In Mindfulness today it looked like a giant slumber party. We all had various mats and plenty of yoga mats to practice our breathing and calming exercises. All of our friends were so attentive, focused, determined, and calm while working on their breathing, body awareness and body mapping and flexibility.
Our afternoon began with Music Therapy, where our friends get to express themselves through and with music, as well as use their fine motor skills to explore and play different instruments. While one group was in music, the other group played a fun game called Blokus, and then we switched. Here is a link for the rules: http://www.blokusgames.com/blokus-classic-board-game-rules.php. This game is great for turn taking, abstract and creative thinking, complex communication, problem solving, math skills, fine motor skills, oral communication and sportsmanship.
For the remainder of the day we spent a lot of time going through our emotions, feelings, social problem solving and sportsmanship. We talked a lot about the Zones of Regulation and how we felt through our social problem solving.
HOMEWORK TIPS:
(1) Discuss, research, design, create, test, etc. things for your science experiment.
(2) Work on two and three-digit addition and subtraction questions, as well as multiplication and division questions whether you write down some questions for your child, or use math to cook, clean, set the table, do chores, play games, create a game, divide using coins and prices for things they are interested in, etc.
(3) Spend 15 minutes reading a book of your child's choice, a cartoon, instructions, recipe, comic strip, etc. Make reading fun, engaging, an adventure, and not a boring chore. You can also have your child create their own picture story book using the 5-Finger Retell Model.
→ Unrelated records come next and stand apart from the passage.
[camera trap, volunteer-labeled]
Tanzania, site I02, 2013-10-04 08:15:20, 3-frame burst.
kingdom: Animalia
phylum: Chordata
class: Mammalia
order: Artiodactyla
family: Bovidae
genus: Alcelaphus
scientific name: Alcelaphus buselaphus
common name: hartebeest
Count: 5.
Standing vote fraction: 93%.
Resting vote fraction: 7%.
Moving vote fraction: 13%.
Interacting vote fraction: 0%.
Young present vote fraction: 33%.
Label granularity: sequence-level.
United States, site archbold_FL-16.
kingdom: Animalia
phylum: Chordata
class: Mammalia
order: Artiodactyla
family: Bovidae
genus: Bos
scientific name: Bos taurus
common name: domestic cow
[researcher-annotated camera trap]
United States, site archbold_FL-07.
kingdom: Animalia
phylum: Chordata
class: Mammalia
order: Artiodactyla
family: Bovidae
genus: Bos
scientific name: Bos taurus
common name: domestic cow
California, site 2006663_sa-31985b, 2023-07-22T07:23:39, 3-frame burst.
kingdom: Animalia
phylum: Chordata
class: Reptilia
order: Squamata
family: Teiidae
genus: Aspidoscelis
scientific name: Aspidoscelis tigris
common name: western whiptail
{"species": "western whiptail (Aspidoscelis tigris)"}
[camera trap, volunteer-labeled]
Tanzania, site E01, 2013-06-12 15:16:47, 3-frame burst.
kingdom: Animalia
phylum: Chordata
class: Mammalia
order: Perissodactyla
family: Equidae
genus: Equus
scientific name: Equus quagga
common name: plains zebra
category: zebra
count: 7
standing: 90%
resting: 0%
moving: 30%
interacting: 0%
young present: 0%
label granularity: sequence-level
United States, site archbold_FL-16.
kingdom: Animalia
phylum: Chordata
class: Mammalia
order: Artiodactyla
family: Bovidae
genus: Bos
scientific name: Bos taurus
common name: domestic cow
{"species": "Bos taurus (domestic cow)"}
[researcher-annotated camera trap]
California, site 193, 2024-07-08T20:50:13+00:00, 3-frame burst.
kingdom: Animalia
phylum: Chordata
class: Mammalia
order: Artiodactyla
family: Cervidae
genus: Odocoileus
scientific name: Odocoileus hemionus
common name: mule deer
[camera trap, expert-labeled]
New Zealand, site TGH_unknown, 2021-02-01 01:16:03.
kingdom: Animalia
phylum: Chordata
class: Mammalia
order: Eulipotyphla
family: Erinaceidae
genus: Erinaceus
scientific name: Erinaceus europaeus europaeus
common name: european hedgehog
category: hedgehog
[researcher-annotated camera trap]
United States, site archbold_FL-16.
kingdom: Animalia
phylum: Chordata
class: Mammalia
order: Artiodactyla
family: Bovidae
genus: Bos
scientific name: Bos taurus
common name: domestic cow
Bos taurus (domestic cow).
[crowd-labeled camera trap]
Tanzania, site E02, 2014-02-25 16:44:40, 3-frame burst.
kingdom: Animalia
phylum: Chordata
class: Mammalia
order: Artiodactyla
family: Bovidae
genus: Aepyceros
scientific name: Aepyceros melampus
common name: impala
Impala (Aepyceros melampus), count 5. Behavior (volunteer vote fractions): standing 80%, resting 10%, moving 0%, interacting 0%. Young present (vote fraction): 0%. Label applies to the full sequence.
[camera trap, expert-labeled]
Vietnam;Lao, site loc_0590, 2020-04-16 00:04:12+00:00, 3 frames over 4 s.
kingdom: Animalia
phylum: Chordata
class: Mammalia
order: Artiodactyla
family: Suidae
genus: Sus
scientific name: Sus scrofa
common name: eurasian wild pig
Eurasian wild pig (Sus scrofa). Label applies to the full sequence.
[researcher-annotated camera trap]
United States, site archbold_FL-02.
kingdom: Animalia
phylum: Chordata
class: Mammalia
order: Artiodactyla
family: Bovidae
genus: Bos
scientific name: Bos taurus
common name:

(4) Have your child look at a recipe, find/go out and buy the ingredients, prepare the meal, cook the meal, serve the meal, set the table, and clean up! This can be a great learning experience for all areas of mathematics, as well as life skills, fine motor skills, social skills, independent skills, confidence, and health and nutrition. If you want, students can do these jobs and earn some allowance to help fund our own cooking classes at school. This is entirely up to you, and the amount can be whatever you desire/think is appropriate (I would think $1-$10 is plenty depending on what they do/complete). Or, your child can rake the leaves, clean the washroom, do laundry, etc.